口内の造りをなぞり、やわりと肉を押し、痺れを延髄まできたして脳を襲う。
(いき、いきが)
できない。
溺れて必死にシャツを握る。
それで助けを求めたのに、無慈悲にあしらわれて出入口を塞がれた。
「あ…っ、」
容易い身体が震える。
一分も残さず火照り、解けて力を失くした。
崩れる肢体はそのまま易々とシーツに沈められた。
涙を湛え、只管に酸素を求めるだけの姿が空を見上げた。
照明を遮る。
逆光で見下ろす彼の瞳が浮かぶ。
心臓が砕け散りそうになった。
懸命に呼吸を紡ぐ其処へ、その指先が愛おしむ様に触れた。
「いず…」
哀しい訳じゃない。決してそんな訳じゃない。
なのにどうしてか、切なく込み上げるものに胸を詰まらせて、迷子に等しくその名を呼んだ。
「いずみ」
見据える目がまた色を変える。
ぼろぼろと涙を零す姿を、獰猛に。

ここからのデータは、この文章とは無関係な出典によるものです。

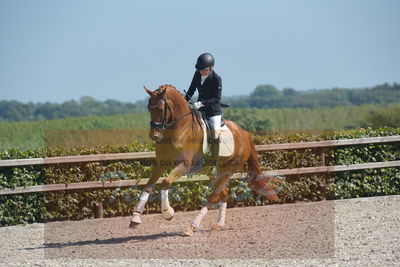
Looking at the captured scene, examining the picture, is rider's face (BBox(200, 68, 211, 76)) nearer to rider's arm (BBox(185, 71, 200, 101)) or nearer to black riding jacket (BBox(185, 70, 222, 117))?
black riding jacket (BBox(185, 70, 222, 117))

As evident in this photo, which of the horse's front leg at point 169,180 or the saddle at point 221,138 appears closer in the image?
the horse's front leg at point 169,180

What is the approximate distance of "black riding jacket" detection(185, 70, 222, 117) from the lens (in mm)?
10164

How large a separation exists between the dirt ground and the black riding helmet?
2.74 metres

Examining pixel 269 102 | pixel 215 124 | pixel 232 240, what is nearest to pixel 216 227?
pixel 232 240

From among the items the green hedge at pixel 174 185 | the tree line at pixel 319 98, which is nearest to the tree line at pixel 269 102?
the tree line at pixel 319 98

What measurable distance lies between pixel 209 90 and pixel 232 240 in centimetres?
242

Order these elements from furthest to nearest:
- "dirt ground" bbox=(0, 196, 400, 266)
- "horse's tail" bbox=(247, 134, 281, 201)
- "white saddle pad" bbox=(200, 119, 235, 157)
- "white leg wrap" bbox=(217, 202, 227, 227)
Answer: "horse's tail" bbox=(247, 134, 281, 201) < "white leg wrap" bbox=(217, 202, 227, 227) < "white saddle pad" bbox=(200, 119, 235, 157) < "dirt ground" bbox=(0, 196, 400, 266)

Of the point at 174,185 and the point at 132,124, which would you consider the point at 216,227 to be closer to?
the point at 174,185

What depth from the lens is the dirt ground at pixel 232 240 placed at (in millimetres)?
8461

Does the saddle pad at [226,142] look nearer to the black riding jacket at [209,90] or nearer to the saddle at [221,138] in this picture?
the saddle at [221,138]

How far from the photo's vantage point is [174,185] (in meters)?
13.1

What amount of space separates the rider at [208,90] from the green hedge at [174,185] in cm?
293

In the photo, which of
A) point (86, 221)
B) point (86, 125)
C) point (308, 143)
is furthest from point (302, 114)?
point (86, 221)

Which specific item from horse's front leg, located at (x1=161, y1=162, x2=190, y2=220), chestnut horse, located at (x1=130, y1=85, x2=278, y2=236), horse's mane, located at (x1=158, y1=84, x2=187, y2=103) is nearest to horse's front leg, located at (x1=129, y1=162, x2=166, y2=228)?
chestnut horse, located at (x1=130, y1=85, x2=278, y2=236)
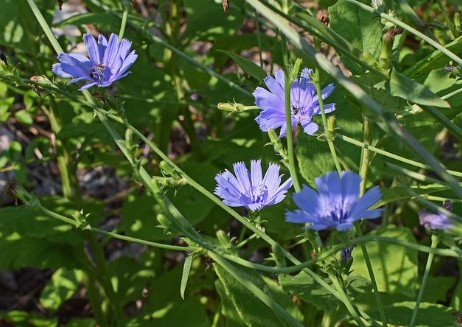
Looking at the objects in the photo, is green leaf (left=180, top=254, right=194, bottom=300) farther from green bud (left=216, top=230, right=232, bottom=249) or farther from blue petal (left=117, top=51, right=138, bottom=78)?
blue petal (left=117, top=51, right=138, bottom=78)

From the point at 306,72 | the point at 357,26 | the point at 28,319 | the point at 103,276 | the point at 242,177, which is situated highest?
the point at 357,26

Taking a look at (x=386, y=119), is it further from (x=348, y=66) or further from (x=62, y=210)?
(x=62, y=210)

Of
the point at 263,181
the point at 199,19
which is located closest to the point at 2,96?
the point at 199,19

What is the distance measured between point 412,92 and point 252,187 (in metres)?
0.46

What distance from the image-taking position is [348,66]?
1512mm

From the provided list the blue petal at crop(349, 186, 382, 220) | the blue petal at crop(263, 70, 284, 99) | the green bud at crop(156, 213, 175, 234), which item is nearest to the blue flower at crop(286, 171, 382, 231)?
the blue petal at crop(349, 186, 382, 220)

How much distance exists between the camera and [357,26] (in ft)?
5.21

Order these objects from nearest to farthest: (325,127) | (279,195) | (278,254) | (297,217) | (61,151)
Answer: (297,217), (278,254), (325,127), (279,195), (61,151)

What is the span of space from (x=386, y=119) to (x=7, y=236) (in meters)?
1.41

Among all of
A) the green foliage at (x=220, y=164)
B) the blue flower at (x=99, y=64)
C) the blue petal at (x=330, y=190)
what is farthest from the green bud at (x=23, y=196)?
the blue petal at (x=330, y=190)

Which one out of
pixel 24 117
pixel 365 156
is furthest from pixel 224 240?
pixel 24 117

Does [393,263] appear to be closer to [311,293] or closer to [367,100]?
[311,293]

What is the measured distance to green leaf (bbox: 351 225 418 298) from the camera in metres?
1.86

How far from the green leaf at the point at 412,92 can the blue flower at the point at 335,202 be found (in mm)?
148
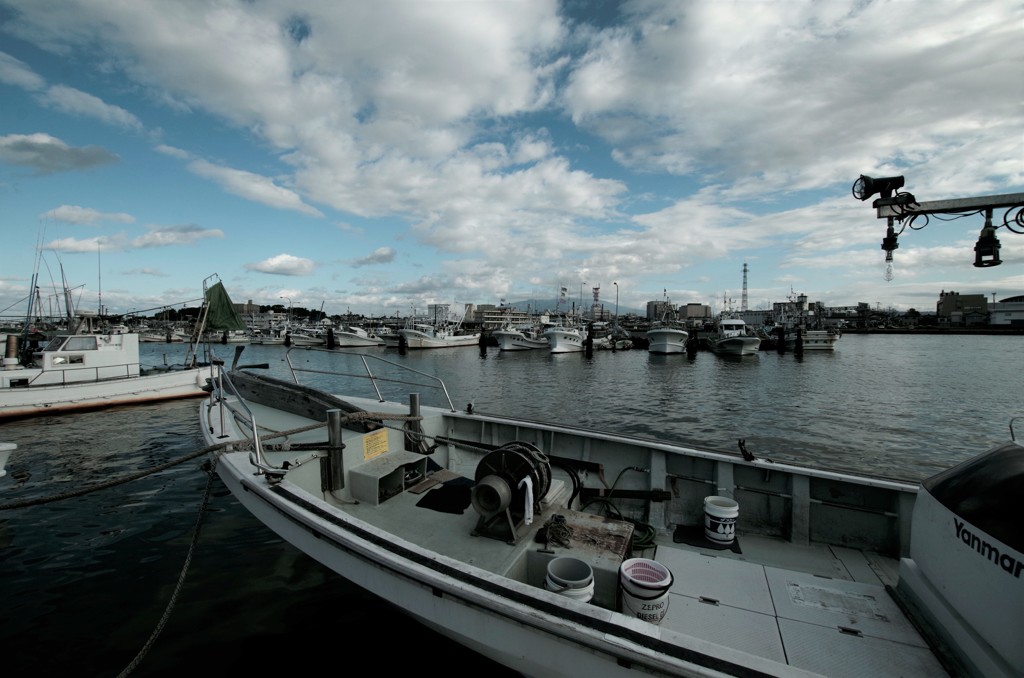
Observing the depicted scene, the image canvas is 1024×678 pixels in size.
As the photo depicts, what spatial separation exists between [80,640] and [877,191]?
38.5 ft

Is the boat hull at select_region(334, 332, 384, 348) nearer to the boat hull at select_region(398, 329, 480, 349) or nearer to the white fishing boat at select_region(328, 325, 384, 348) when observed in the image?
the white fishing boat at select_region(328, 325, 384, 348)

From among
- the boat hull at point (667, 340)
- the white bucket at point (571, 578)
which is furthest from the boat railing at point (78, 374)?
the boat hull at point (667, 340)

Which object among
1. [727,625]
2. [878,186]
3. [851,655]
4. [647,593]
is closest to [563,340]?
[878,186]

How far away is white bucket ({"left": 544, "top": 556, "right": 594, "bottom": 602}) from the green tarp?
51.5 feet

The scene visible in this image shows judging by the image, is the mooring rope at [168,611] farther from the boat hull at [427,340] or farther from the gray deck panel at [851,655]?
the boat hull at [427,340]

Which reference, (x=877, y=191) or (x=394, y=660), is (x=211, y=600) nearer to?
(x=394, y=660)

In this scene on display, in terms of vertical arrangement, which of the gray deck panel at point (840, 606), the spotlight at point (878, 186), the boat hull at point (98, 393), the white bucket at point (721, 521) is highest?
the spotlight at point (878, 186)

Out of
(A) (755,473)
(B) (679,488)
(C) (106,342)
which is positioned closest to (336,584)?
(B) (679,488)

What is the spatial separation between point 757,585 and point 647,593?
1687 mm

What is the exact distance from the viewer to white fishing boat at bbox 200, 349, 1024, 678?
263cm

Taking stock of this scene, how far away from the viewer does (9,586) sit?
5477mm

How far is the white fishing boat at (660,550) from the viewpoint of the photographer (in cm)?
263

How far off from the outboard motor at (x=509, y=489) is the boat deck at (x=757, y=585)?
107mm

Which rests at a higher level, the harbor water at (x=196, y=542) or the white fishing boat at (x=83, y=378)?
the white fishing boat at (x=83, y=378)
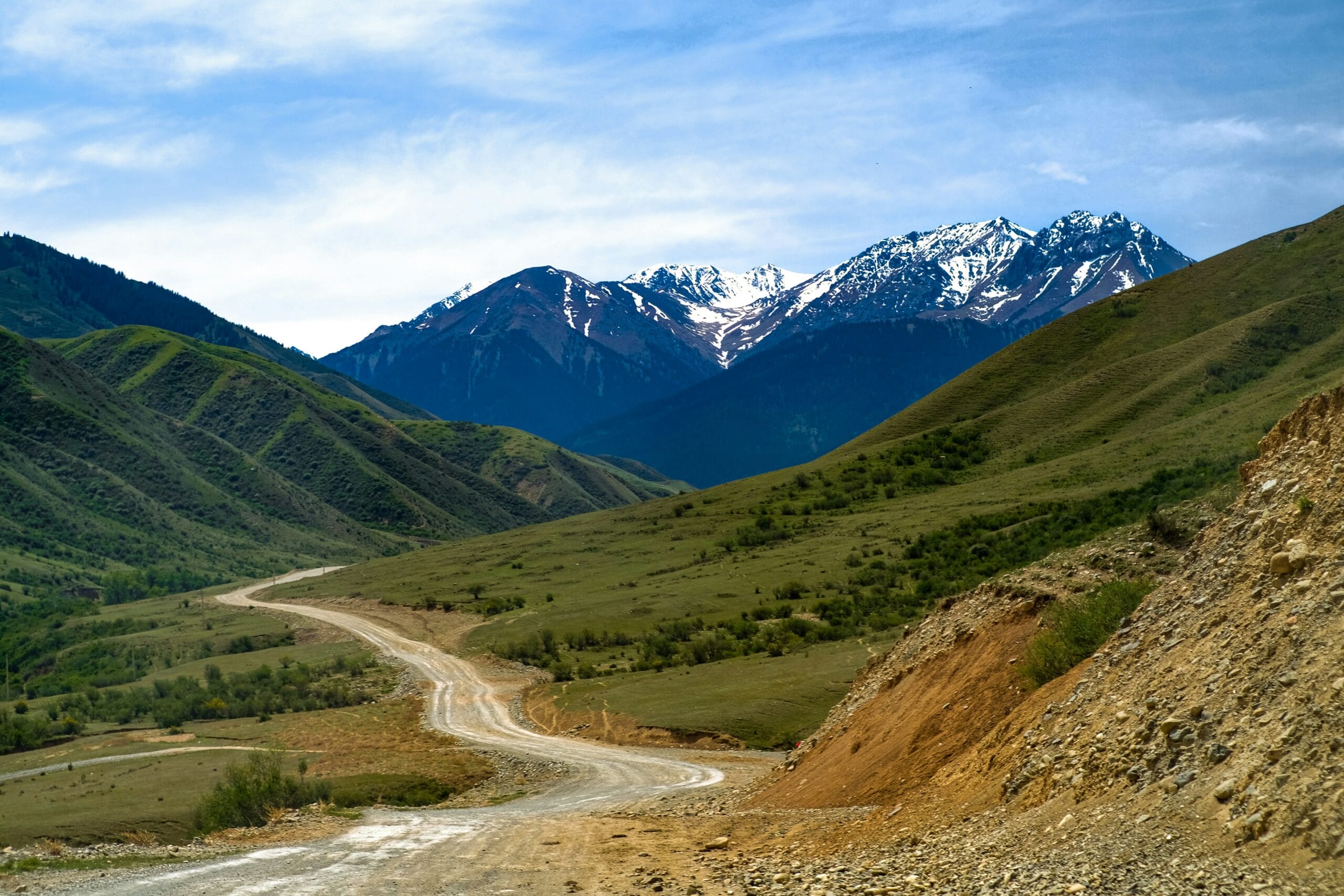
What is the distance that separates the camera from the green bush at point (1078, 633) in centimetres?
1803

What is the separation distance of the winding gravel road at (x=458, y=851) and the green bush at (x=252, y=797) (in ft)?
11.9

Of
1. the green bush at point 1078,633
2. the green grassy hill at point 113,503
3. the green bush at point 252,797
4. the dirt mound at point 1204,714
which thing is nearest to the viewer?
the dirt mound at point 1204,714

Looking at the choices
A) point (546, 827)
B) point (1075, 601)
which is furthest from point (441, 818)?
point (1075, 601)

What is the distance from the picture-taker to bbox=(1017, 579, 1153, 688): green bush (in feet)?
59.2

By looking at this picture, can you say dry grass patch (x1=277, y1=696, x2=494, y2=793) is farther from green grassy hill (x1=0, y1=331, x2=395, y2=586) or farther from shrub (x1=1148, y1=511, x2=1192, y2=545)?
green grassy hill (x1=0, y1=331, x2=395, y2=586)

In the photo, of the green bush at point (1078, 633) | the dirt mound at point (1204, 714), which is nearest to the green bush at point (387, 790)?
the dirt mound at point (1204, 714)

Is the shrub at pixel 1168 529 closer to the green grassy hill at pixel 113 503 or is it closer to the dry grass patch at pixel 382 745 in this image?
the dry grass patch at pixel 382 745

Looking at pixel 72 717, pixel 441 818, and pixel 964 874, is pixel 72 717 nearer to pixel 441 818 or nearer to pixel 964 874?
pixel 441 818

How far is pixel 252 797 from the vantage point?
28750mm

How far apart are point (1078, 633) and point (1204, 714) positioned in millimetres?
6889

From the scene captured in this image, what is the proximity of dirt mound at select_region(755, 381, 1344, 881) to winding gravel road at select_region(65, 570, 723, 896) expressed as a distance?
5.52 metres

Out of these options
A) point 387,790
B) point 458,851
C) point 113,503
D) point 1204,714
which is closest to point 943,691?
point 1204,714

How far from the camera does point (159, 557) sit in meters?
153

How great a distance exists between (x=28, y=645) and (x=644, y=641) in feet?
213
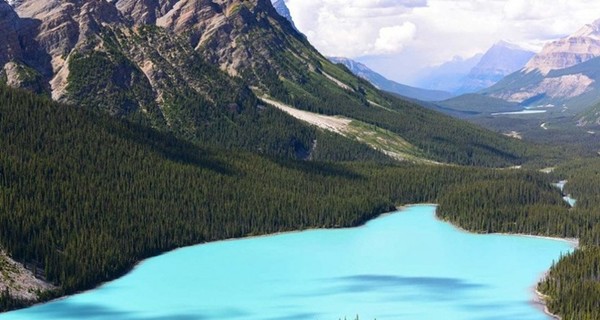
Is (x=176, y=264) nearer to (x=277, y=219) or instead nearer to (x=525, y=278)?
(x=277, y=219)

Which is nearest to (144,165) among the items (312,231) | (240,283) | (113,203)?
(113,203)

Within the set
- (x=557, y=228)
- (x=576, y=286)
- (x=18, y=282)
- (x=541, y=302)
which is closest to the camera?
(x=576, y=286)

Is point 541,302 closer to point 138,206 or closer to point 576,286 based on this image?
point 576,286

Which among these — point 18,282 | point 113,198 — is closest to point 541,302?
point 18,282

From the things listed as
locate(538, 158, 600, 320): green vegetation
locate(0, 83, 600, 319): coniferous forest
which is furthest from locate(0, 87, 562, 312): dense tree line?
locate(538, 158, 600, 320): green vegetation

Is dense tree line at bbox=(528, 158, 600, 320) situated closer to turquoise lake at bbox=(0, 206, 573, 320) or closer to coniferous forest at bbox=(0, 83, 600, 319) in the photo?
coniferous forest at bbox=(0, 83, 600, 319)

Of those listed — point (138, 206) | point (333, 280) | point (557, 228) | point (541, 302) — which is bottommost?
point (333, 280)
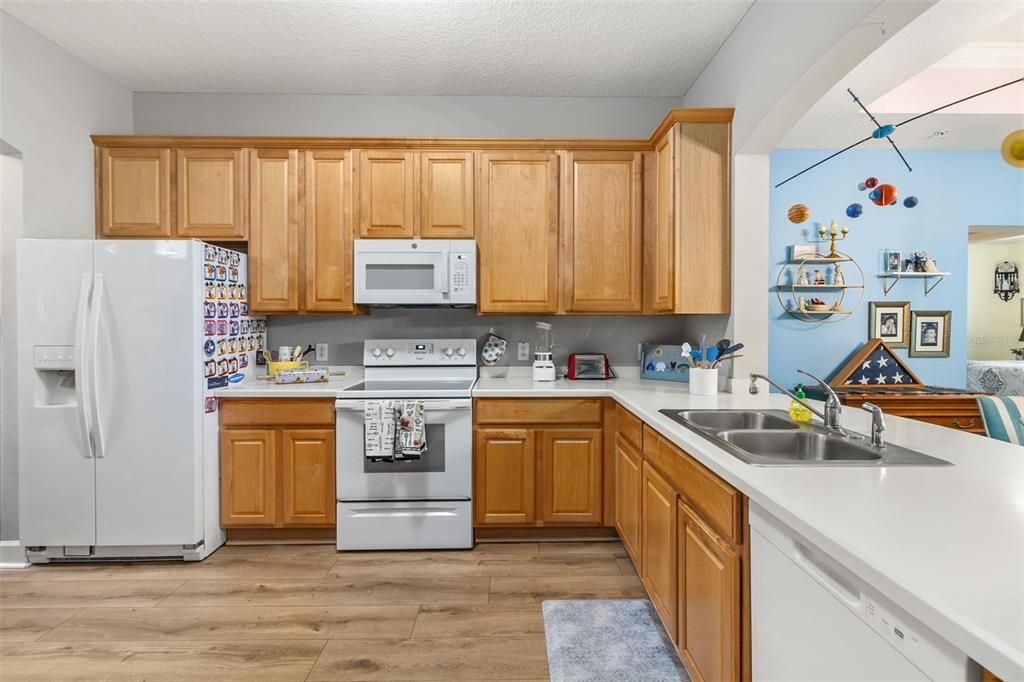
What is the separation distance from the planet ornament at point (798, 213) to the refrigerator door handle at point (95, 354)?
163 inches

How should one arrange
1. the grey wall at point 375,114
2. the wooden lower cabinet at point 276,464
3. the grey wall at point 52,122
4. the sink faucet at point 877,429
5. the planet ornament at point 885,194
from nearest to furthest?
the sink faucet at point 877,429 < the grey wall at point 52,122 < the wooden lower cabinet at point 276,464 < the planet ornament at point 885,194 < the grey wall at point 375,114

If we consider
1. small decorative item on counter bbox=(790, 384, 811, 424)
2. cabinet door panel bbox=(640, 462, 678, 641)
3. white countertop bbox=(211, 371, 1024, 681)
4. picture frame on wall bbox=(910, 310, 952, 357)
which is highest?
picture frame on wall bbox=(910, 310, 952, 357)

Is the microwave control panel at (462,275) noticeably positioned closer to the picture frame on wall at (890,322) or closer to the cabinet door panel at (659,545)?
the cabinet door panel at (659,545)

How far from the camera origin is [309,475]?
2.91 meters

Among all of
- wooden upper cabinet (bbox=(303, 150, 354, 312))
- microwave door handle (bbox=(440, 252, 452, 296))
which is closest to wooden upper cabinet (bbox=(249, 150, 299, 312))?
wooden upper cabinet (bbox=(303, 150, 354, 312))

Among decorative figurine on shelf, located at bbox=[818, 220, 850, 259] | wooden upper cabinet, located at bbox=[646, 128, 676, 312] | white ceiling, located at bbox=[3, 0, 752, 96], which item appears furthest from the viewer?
decorative figurine on shelf, located at bbox=[818, 220, 850, 259]

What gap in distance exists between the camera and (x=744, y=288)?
8.75 feet

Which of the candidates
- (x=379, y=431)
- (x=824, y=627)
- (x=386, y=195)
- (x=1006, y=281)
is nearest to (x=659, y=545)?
(x=824, y=627)

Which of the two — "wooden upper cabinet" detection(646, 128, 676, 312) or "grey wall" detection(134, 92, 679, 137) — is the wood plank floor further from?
"grey wall" detection(134, 92, 679, 137)

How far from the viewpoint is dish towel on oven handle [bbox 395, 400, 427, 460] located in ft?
9.02

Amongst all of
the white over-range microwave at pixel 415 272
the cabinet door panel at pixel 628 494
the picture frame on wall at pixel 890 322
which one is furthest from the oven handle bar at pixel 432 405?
the picture frame on wall at pixel 890 322

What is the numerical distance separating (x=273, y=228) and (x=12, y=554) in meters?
2.18

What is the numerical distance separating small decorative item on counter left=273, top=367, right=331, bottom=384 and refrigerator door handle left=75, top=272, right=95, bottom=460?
885mm

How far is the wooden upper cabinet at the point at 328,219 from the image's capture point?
10.5 feet
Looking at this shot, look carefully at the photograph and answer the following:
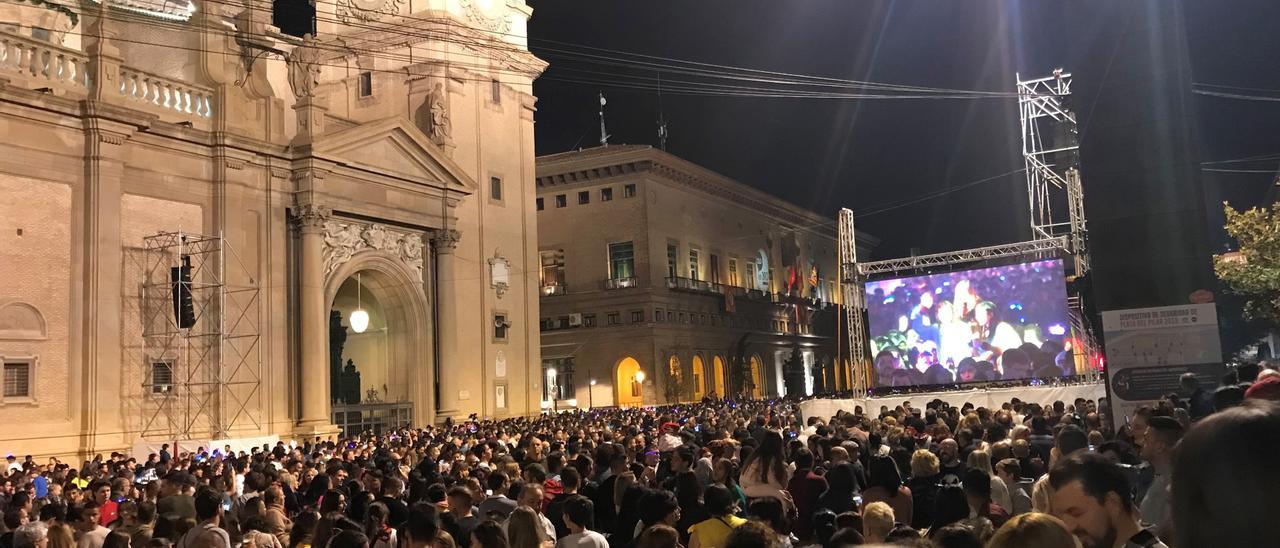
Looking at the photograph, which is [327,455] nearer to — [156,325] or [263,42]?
[156,325]

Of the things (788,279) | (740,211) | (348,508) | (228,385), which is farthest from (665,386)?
(348,508)

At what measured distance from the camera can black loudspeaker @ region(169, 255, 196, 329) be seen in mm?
25328

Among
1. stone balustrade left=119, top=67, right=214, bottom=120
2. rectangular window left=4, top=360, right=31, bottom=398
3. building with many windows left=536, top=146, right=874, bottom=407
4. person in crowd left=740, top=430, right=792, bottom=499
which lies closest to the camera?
person in crowd left=740, top=430, right=792, bottom=499

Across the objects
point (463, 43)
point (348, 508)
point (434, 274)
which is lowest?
point (348, 508)

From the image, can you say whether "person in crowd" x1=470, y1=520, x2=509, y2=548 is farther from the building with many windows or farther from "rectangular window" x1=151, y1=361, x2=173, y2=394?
the building with many windows

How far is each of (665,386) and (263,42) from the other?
102 ft

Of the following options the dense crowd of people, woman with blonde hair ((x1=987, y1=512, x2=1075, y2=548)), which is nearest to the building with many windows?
the dense crowd of people

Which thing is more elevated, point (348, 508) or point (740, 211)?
point (740, 211)

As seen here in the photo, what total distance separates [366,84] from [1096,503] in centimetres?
3762

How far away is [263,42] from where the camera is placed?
29172 millimetres

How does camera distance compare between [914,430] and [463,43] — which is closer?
[914,430]

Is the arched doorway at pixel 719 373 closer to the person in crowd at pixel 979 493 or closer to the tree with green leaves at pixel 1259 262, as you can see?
the tree with green leaves at pixel 1259 262

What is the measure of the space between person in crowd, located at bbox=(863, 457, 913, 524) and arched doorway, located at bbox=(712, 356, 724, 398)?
5462 centimetres

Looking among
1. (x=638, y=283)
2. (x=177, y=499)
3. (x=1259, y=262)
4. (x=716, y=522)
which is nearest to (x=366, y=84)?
(x=638, y=283)
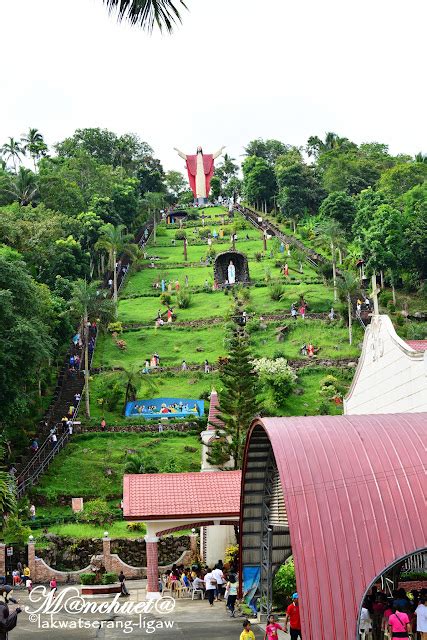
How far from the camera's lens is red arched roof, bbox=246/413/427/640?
48.0 ft

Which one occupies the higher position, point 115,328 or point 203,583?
point 115,328

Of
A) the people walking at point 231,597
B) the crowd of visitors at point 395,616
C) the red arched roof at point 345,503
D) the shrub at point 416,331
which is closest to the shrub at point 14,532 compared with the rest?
the people walking at point 231,597

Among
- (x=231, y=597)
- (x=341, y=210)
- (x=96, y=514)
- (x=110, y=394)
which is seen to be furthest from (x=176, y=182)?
(x=231, y=597)

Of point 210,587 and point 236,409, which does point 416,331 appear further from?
point 210,587

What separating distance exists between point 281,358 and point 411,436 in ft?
108

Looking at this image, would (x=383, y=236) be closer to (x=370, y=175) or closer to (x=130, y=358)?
(x=130, y=358)

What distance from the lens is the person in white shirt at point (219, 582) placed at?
25.5m

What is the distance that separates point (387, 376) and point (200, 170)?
85.8 m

然れど偽りなく優しく。
頬を撫でる動きを添えて、明確に追い続けていた。
「っいずみ…」
「どうしたの」
「…仕事戻んないで」
しゃくり上げ身を寄せる。
泣き付く子供に図らず眉を寄せた。
流石に何時までも放っぽり出せる立場じゃない。
遂にこの青年に対しても、萱島の甘えが憚りなく漏れ始めた。
「お前は本当に…」
呆れが五分を跨いだ。
相手にじゃない。
無論その他一切をどうでも良いと片してしまう、毒された己に対してだった。